>> begin Raw records
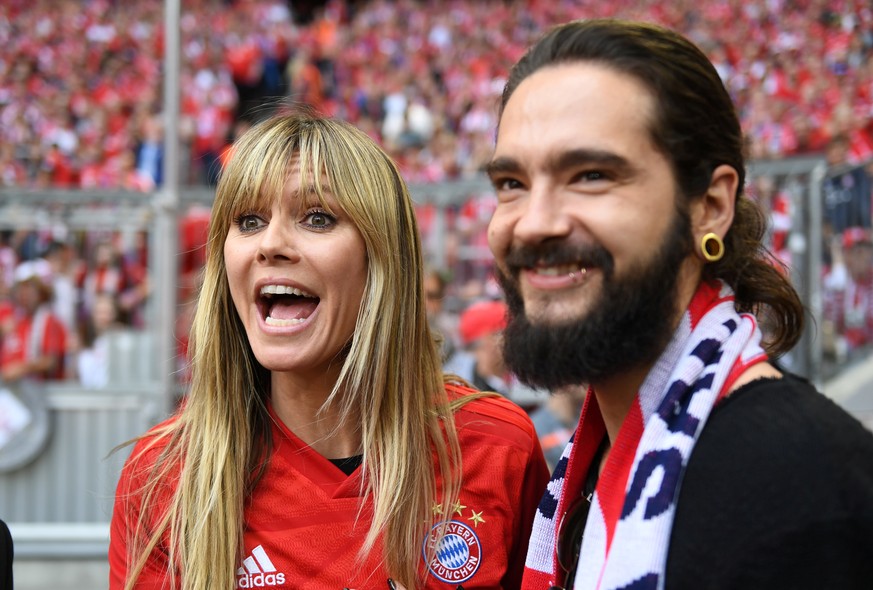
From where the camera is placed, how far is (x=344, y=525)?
2.22 m

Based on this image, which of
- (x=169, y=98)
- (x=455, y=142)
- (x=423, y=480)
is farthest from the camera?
(x=455, y=142)

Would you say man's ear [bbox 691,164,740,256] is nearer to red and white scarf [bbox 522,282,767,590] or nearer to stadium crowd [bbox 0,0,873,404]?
red and white scarf [bbox 522,282,767,590]

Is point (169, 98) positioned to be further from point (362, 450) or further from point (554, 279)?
point (554, 279)

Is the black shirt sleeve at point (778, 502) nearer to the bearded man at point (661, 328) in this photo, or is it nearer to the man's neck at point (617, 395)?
the bearded man at point (661, 328)

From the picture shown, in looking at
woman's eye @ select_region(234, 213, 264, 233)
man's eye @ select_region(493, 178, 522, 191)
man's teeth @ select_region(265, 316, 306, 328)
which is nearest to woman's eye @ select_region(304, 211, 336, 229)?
woman's eye @ select_region(234, 213, 264, 233)

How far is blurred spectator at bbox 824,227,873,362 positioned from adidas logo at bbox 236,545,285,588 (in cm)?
511

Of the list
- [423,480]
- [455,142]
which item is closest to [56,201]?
[423,480]

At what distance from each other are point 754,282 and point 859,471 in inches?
20.0

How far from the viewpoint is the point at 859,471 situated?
1359mm

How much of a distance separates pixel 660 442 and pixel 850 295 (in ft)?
18.6

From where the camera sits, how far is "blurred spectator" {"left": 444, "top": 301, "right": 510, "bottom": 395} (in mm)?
5008

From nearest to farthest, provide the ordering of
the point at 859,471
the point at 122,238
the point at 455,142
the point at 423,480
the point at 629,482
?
1. the point at 859,471
2. the point at 629,482
3. the point at 423,480
4. the point at 122,238
5. the point at 455,142

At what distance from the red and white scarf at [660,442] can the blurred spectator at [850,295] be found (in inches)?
203

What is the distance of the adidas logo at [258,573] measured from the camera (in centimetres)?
216
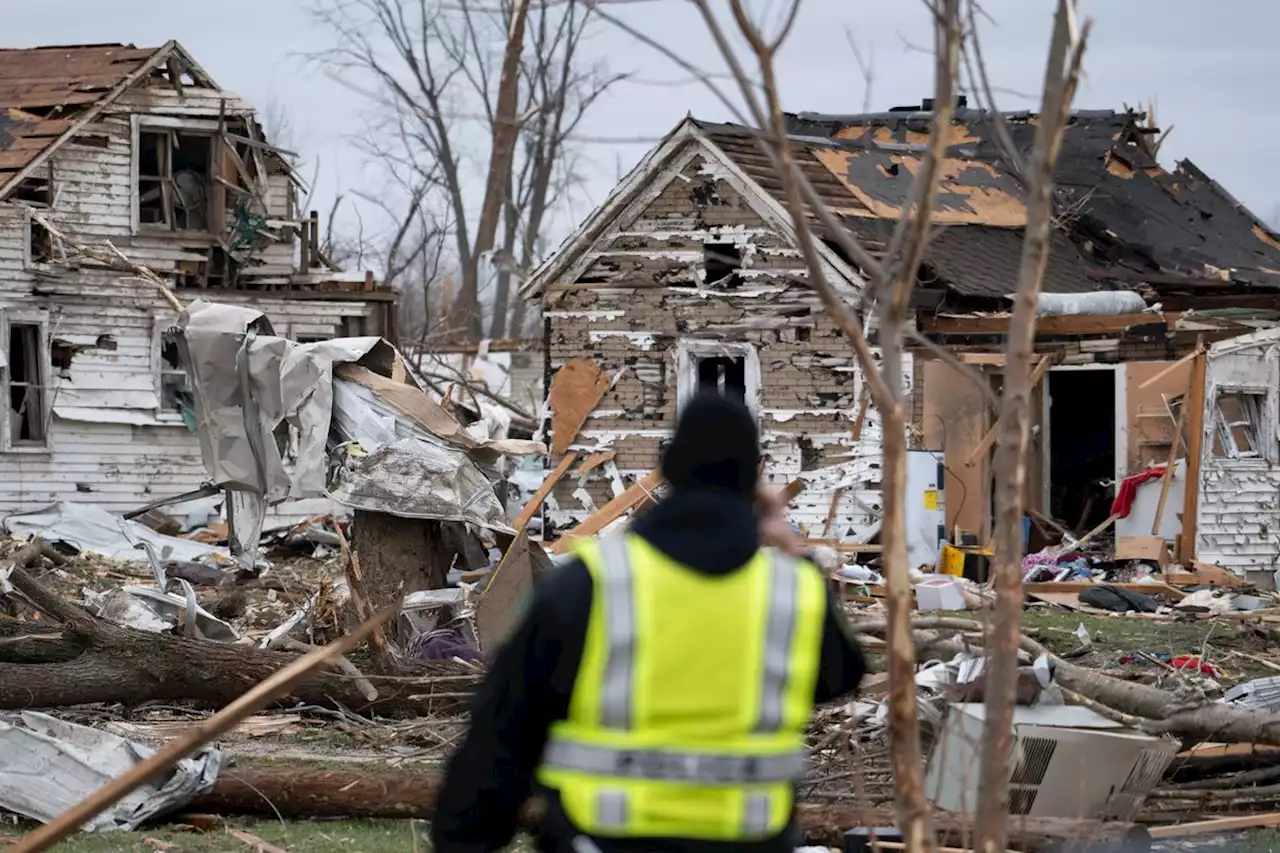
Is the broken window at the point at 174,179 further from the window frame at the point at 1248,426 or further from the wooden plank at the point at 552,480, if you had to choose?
the window frame at the point at 1248,426

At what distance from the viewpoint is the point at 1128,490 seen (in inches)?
687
>> end Raw records
Objective
Output as a JSON list of strings, one string per line, every line of the rows from the line containing "At what distance from the viewpoint" through the end of the rows, leaving out blank lines.

The completed task
[
  "At what distance from the viewpoint is the point at 1128,490 seen (in inches)?",
  "687"
]